We don’t have a favorite yet, and we may never. At present, it seems best to have an array of options and let individual clients choose what suits them the best. We’ve set up a web page to provide guidance on how to pursue any of these.

The methods listed above are all research-supported, in most cases specifically for mitigation of post-traumatic stress symptoms. Our plan, though, is to use one or more of these, not as a stand-alone symptom management strategy, but as an adjuct to trauma healing therapy (e.g., via PC, EMDR, etc.), to assist clients in retraining their brains/bodies to self-regulate. Some preliminary research has addressed related ideas. For example, one study found that adjunctive biofeedback did not increase the effectiveness of trauma therapy (Lande et al, 2010), whereas another study, in which the biofeedback was administered during the trauma therapy session, may have increased effectiveness (Rosaura et al, 2015).

I’m not looking for a strategy to boost trauma therapy’s effectiveness; we’re using EMDR and PC, which are effective already. I’m interested in the use of self-regulation practices as an adjunct to trauma therapy, to promote stability and maintenance of treatment gains. I am hopeful that we and/or others will eventually publish research on this strategy. And meanwhile, we’ll be recommending these helpful practices to our clients.

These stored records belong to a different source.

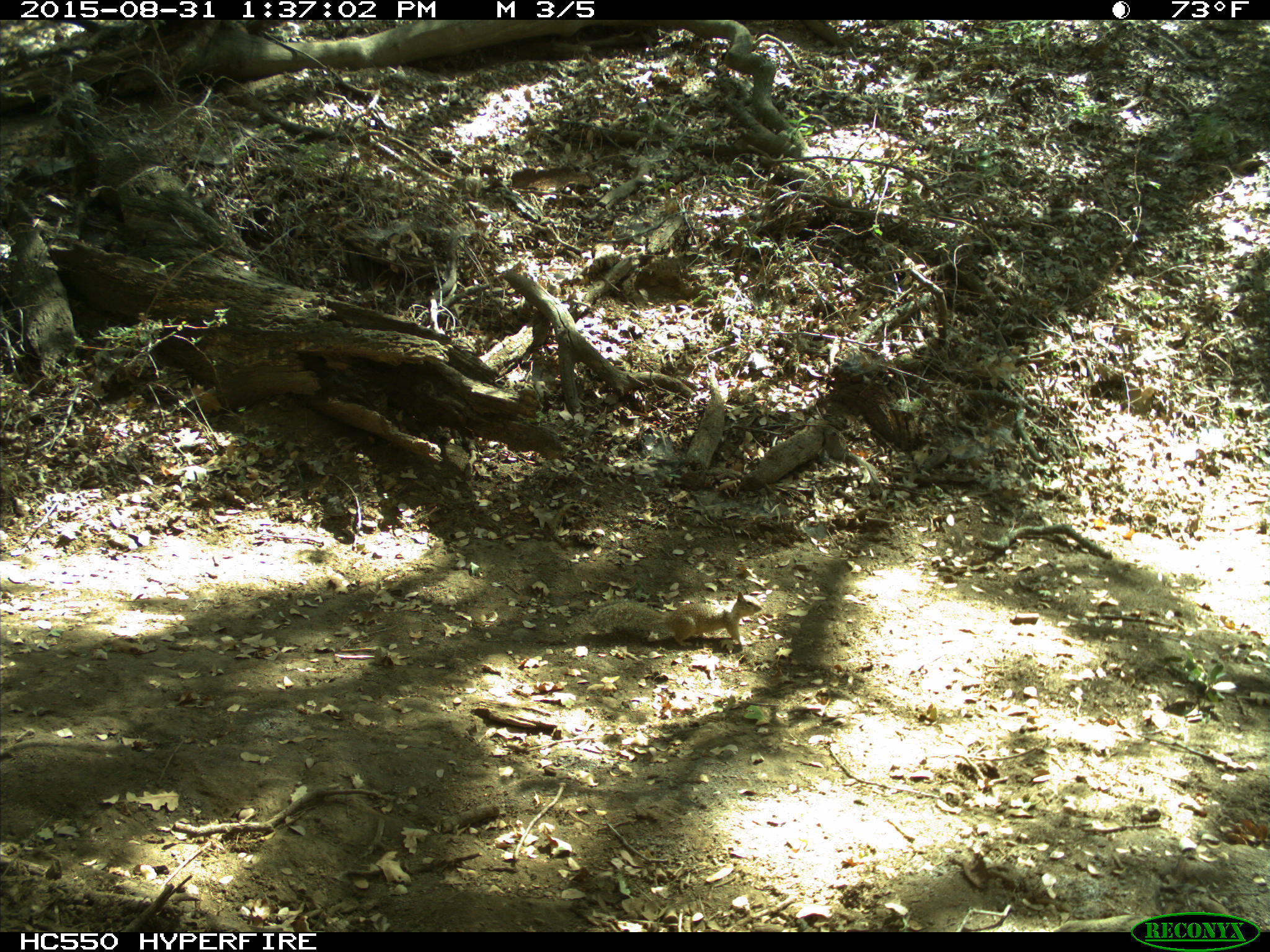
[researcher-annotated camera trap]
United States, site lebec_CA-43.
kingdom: Animalia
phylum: Chordata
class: Mammalia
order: Rodentia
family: Sciuridae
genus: Otospermophilus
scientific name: Otospermophilus beecheyi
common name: california ground squirrel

Lande, R. G., Williams, L. B., Francis, J. L., Gragnani, C., & Morin, M. L. (2010). Efficacy of biofeedback for post-traumatic stress disorder. Complementary Therapies In Medicine, 18, 256–259.

Pavlov, I. P. (1928). Lectures on conditioned reflexes. (Translated by W.H. Gantt) London: Allen and Unwin.

Rosaura, P. A., Witteveen, A., Denys, D., & Olff, M. (2015). Breathing biofeedback as an adjunct to exposure in cognitive behavioral therapy hastens the reduction of PTSD symptoms: A pilot study. Applied Psychophysiology & Biofeedback, 40, 25–31.